The cost of taking (or not taking) flu antivirals
Should I take Tamiflu? It’s a common question this flu season, which is shaping up to be a real doozy. With a vaccine that doesn’t protect well against the more virulent-than-usual circulating flu strain – H3N2 – influenza is quickly reaching epidemic levels, leaving patients perplexed on the best remedies. Antiviral medications are one option, but many question whether or not they are necessary, or even helpful at all.
While antivirals won’t cure flu the way an antibiotic might be used to cure a sinus infection, experts say they are still useful. This month, the Centers for Disease Control and Prevention (CDC) endorsed the use of antivirals to combat the spread of the flu, especially for patients at a high risk of complications. And infectious disease physicians like Cristie Columbus, MD, vice dean of the Texas A&M Health Science Center College of Medicine in Dallas, agree.
“I’m a big proponent of flu antivirals, which shorten the duration of illness and, perhaps more importantly, reduce the amount of contagious virus (or viral shedding), which can potentially help prevent secondary cases, particularly in vulnerable populations,” she said.
The CDC has three recommended antiviral drugs:
- Tamiflu (oseltamivir) – Comes in liquid or pill form and is the most popular influenza antiviral medication; side effects include nausea, vomiting, dizziness and headaches.
- Relenza (zanamivir) – Comes as an inhalable powder; not recommended for people with breathing problems, because it could cause bronchial spasms.
- Rapivab (peramivir) – An intravenous medication, given as a single dose, and recommended for people who are unable to tolerate Tamiflu or Relenza due to side effects.
All three antiviral drugs work by inhibiting neuraminidase, the protein that allows the virus to spread from cell to cell, which plays a key role in reducing the amount of contagious virus. The antiviral drugs could also reduce the duration of the flu by one-half to two days, especially if started within the first 48 hours of symptoms.
“If we can get antiviral medicines to patients as soon as the first symptoms are displayed, it could mean the difference between hospitalization and home-based care,” Columbus said.
This is especially important for those at a high risk for flu complications, including aging adults, pregnant women, and those with underlying conditions, such as asthma or other chronic lung problems, and those who are already hospitalized. While there are differing opinions on the use of antivirals due to side effects in pediatric patients, Columbus recommends that children also be treated with antivirals.

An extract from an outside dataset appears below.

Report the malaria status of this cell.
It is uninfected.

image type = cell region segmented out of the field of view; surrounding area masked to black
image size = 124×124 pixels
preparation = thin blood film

“I recommend antivirals be prescribed for pediatric patients as per CDC guidelines, with symptom control for nausea if needed,” Columbus said. “Particularly for high-risk pediatric patients, the benefit of antiviral treatment outweighs the risk of side effects.”
For otherwise healthy individuals, starting antivirals in the first 48 hours can speed their recovery time, allowing for a quicker return to work and normal daily activities and, theoretically, preventing spread to others.
“Even if it’s past the 48-hour window, previously healthy people who are exhibiting severe or progressive symptoms might benefit from antivirals,” Columbus noted.
Because flu is so widespread this season, the CDC recommends a decision to treat for influenza should not depend on a positive flu test. However, this has led to complications with some insurance companies, who require a positive test result before they will cover the cost of Tamiflu.
“It’s unfortunate, because, depending on the test used and availability of testing, results can be falsely negative or delayed, all of which contributes to the flu spreading further,” Columbus said. “Tamiflu can be expensive, especially if you have to pay out-of-pocket, but it may be the difference between a relatively mild illness and a trip to the hospital for some.”
When deciding whether or not to fill a Tamiflu prescription, consider this: One less day of feeling sick could help reduce the spread of the H3N2 virus this season and could keep you or a loved one out of the hospital and ultimately, it might even save your life.
For more information on antiviral medications, visit the CDC website.
Dr. Columbus has particular interest in health care epidemiology and infection control and prevention. A diplomate of the American Board of Internal Medicine and of the Subspecialty Board of Infectious Diseases, Dr. Columbus is also a member of several national professional organizations including the American Medical Association, the American College of Physicians, the Infectious Diseases Society of America and the Society for Healthcare Epidemiology of America. She is also a member of the Texas Infectious Disease Society, Texas Club of Internists and active regionally in the Texas Medical Association, where she served on the Committee on Infectious Diseases.